Field The verifier Cost / accessibility AI’s reach
Mathematics Formal proof (Lean) Perfect and cheap Greatest — proof-search in the AlphaZero regime
Chemistry Simulation + wet lab Expensive but physical Large — self-driving labs, bounded by throughput
Fundamental physics Nature at unreachable scales Inaccessible Stalls — candidates outrun any test
Biology Intervention in living systems Worst: slow, noisy, non-stationary Spectacular where signal exists; choked elsewhere

The third bottleneck is the physical wall-clock of experiments. AI can make each experiment more informative — a better-chosen reaction, a better-targeted trial — but it cannot abolish real time, because reality runs at its own pace and will not be hurried.

Rank the fields by a single property — how far each compresses into compact laws — and the entire pattern falls out. Mathematics and the formal parts of fundamental physics are law-governed and AI-friendly. Biology and complex-systems physics are irreducible, and there AI is a powerful probe that extends human reach without ever becoming an oracle that renders the system predictable. The two constraints that opened this survey — Hayek’s knowledge problem and computational irreducibility — turn out to be the binding ones here too, exactly as they were at the start.

What the survey has been mapping

Two quieter threads close the case. The first is economic. There is a well-documented finding that ideas are getting harder to find: research productivity per scientist has been declining for decades, more effort buying less discovery. The current optimism is that AI might bend that curve back — and the structure of this chapter suggests where that hope is best founded, namely the high-verifier fields, where a machine can actually be told whether it is right.

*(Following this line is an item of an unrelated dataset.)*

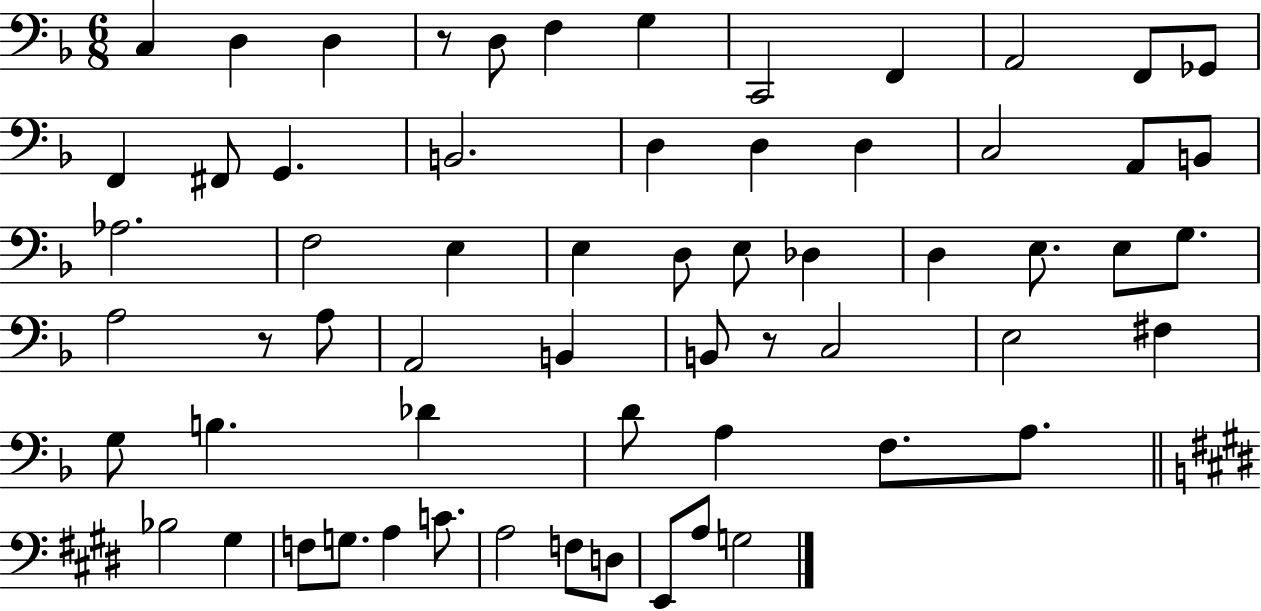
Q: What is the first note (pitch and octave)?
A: C3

The second thread is a warning. The same ease of generation that helps can also flood. AI can pour plausible, unverified results into the scientific literature faster than peer review and replication can check them. The reproducibility crisis does not ease under this pressure; it worsens. The verifier — here, replication — is the bottleneck, and it is being overwhelmed. It is the same shape as everywhere else in the survey: generation is cheap, judgment is scarce, and scarcity under flood becomes crisis.

Which is why the most cited barrier among the people actually building this is no longer technical. It is becoming organizational. These breakthroughs need full-time interdisciplinary teams and new institutional models rather than the traditional grant. That is a Coasean observation: when the technical input commoditizes, the scarce input becomes the coordination structure around it — who is in the room, how the work is funded, what the institution is shaped to do.

And so the survey closes on the note it has been approaching from the beginning. The frontier is a coastline, not a wall — advancing fast in some directions, blank in others, never crossing a single line on a single day. Its shape is set by the verifier: where one is cheap, machines surpass us; where it is missing, they stall. Where systems are irreducible, no solver of any kind escapes the cost of running them. And as the doing grows cheap, value migrates — in software it moved to the specification and the test, and in science it moves the same way: to choosing the question, judging the candidate, and reaching the judge. The same conclusion, reached twice from opposite ends. That recurrence is the strongest evidence the survey has that it was mapping something real.